> [Prompt 1]
Answer these questions from the article on morning glory flowers:
(a) Between which years did the wild morning glory populations increase their flower size?
(b) At which latitudes were the changes most pronounced?
(c) Who is the lead author of the study?
> [Prompt 2] Translate this sentence from the article on morning glory flowers into Spanish: "A shift to earlier flowering was also observed among those morning glory populations."

Morning glory flowers grew larger over a decade

Morning glory flowers at Matthaei Botanical Gardens. (Credit: Malia Santos)

Wild populations of the common morning glory in the southeastern United States increased the size of their flowers between 2003 and 2012, according to a new study.

There’s been a well-documented shift toward earlier springtime flowering in many plants as the world warms. The trend alarms biologists because it has the potential to disrupt carefully choreographed interactions between plants and the creatures—butterflies, bees, birds, bats, and others—that pollinate them.

But much less attention has been paid to changes in other floral traits, such as flower size, that can also affect plant-pollinator interactions, at a time when many insect pollinators are in global decline.

Increased flower size suggests a greater investment by the plants in pollinator attraction, according to the researchers. The changes they discovered were most pronounced at more northern latitudes, in line with a broad range of previous work showing that northern plant populations tend to show more dramatic evolutionary responses to climate change.

A shift to earlier flowering was also observed among those morning glory populations. In addition, there were tantalizing indications that the plants have increased their investment in floral rewards—the nectar and pollen obtained by the bees, syrphid flies, and wasps that pollinate the white, pink, and blue morning glory flowers.

“There is a major gap in our understanding of how traits that are crucial for plant-pollinator interactions may be evolving over time as a response to a changing climate,” says lead author Sasha Bishop, a doctoral student in the University of Michigan ecology and evolutionary biology department.

“We show that—in addition to well-documented shifts to earlier flowering—floral architecture and rewards can also play significant roles in the evolutionary response to contemporary environmental change.”

> [Dataset records]
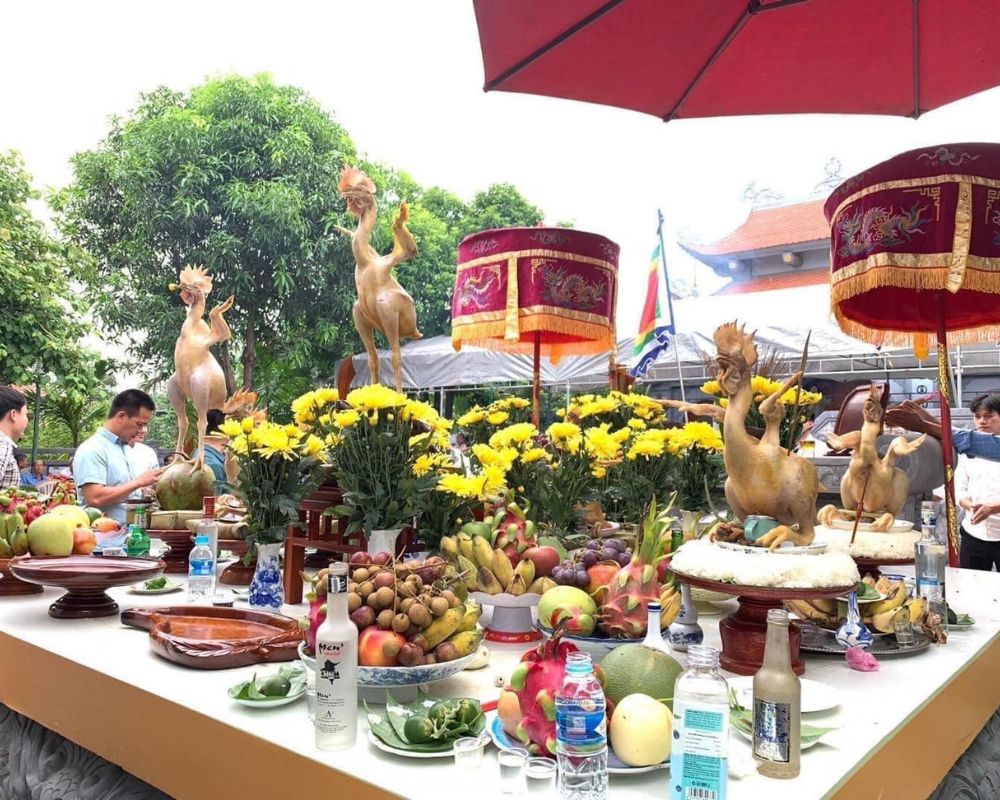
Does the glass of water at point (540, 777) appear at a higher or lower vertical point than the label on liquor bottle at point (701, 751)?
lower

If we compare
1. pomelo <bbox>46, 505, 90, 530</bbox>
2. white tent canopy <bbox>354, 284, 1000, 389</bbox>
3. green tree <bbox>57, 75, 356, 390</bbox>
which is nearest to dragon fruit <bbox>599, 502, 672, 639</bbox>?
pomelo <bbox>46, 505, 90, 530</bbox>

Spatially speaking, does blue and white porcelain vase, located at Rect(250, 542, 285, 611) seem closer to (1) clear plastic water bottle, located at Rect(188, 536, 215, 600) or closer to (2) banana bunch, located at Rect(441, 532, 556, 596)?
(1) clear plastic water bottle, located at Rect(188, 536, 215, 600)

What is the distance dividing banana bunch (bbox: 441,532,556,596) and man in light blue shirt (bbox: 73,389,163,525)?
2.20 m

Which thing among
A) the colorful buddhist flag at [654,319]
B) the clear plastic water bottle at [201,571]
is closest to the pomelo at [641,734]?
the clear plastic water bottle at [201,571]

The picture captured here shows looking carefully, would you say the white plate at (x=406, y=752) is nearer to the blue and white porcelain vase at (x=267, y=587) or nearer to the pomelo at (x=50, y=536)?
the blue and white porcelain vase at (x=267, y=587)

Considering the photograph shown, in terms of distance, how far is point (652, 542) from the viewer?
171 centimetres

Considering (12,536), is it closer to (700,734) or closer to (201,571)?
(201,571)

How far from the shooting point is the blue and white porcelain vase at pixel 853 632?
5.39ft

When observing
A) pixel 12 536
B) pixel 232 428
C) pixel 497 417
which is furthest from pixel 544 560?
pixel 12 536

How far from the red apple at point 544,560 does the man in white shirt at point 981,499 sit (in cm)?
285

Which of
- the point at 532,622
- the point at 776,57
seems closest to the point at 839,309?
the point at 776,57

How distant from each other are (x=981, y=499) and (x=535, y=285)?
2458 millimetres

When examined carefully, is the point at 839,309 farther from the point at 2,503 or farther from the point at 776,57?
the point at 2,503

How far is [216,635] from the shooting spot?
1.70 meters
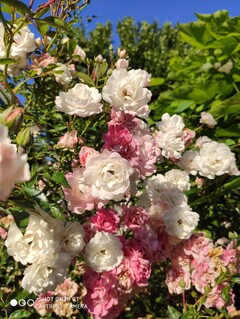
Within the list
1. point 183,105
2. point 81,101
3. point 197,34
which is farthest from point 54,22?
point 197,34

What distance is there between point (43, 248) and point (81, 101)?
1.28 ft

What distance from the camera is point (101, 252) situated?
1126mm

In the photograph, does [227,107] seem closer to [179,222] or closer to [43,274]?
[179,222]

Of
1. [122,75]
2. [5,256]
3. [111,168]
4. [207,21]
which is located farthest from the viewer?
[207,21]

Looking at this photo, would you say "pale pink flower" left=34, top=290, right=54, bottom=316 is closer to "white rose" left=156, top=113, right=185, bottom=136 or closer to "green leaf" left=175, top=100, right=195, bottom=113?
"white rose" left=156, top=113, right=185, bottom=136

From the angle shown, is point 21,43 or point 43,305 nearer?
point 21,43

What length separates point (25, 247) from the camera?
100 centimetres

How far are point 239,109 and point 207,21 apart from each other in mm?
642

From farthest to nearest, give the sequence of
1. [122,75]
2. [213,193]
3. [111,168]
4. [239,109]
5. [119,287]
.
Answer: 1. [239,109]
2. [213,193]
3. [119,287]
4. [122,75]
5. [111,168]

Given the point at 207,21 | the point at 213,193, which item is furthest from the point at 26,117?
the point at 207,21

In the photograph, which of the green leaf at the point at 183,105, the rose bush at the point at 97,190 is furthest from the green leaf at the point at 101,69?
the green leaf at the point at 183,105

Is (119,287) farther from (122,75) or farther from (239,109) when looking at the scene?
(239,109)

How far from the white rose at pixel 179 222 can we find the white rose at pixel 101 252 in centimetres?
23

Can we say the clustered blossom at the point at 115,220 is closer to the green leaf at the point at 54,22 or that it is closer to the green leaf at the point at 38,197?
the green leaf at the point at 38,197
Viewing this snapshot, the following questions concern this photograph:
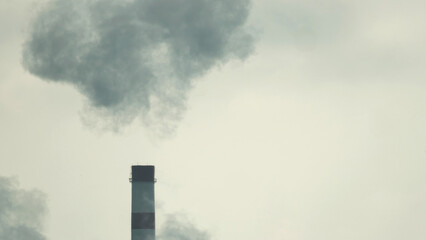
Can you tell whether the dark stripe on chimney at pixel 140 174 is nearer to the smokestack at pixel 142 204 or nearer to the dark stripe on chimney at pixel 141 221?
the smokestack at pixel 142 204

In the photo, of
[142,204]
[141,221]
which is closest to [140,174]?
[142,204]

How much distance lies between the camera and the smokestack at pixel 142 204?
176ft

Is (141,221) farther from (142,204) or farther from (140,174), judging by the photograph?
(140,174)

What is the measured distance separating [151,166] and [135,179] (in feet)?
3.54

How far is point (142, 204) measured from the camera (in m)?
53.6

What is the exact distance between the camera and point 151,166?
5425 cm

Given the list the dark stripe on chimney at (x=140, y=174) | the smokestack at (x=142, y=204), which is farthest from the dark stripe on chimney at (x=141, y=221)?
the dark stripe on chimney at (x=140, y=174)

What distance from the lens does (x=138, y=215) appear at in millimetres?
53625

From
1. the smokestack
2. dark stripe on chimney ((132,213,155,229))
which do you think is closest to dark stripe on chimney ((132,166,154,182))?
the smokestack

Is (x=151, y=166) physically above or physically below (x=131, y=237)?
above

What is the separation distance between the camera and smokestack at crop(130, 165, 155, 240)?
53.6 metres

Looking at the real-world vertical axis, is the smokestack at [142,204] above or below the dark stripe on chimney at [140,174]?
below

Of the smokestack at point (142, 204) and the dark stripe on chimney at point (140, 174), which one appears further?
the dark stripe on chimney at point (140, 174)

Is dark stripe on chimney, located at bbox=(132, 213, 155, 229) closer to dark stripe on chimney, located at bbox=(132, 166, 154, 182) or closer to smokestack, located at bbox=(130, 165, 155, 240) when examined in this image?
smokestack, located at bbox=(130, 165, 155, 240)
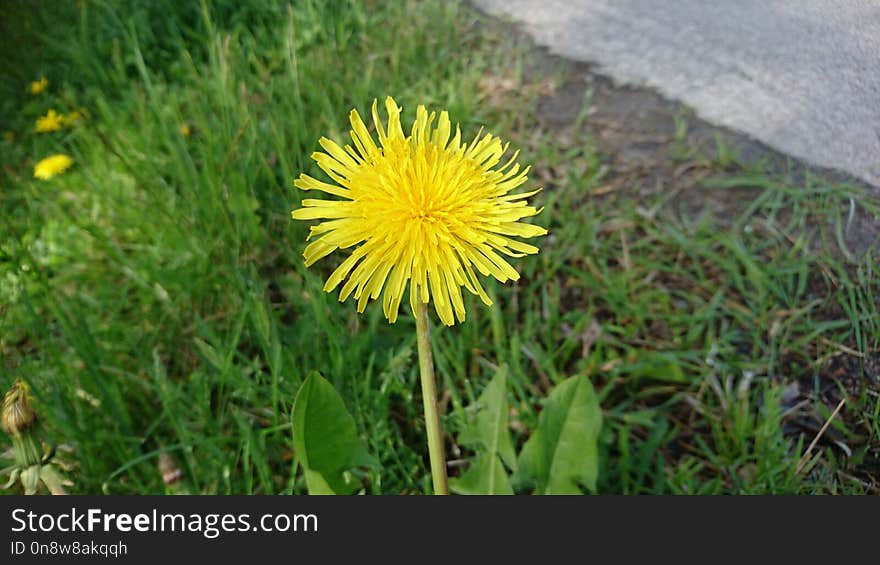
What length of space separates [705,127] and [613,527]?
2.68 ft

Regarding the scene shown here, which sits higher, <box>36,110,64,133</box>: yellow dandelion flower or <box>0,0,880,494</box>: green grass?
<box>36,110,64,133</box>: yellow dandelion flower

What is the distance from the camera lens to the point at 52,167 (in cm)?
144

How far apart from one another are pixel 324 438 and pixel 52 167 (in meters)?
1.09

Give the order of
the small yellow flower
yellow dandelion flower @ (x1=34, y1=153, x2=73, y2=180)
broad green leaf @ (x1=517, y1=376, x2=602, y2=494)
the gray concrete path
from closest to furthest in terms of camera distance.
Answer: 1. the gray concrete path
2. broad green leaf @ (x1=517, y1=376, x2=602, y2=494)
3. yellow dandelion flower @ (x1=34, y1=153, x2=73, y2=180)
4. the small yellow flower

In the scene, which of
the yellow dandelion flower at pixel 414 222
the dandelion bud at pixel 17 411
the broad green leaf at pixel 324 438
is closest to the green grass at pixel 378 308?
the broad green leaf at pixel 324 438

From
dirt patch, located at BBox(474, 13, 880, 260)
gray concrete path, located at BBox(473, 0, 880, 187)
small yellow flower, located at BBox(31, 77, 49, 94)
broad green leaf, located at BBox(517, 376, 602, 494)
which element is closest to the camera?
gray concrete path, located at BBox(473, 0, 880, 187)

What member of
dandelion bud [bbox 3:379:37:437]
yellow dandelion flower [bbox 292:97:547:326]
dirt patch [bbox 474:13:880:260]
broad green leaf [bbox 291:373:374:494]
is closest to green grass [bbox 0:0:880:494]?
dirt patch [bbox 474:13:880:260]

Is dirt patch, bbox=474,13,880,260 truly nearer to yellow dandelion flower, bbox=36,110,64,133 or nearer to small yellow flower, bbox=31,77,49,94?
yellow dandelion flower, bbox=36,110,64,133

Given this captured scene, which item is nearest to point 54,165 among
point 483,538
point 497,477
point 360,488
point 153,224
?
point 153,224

> [Task solution 1]
(a) Between 2003 and 2012.
(b) At more northern latitudes.
(c) Sasha Bishop, a doctoral student in the University of Michigan ecology and evolutionary biology department.

> [Task solution 2] También se observó un cambio hacia una floración más temprana en esas poblaciones de campanillas.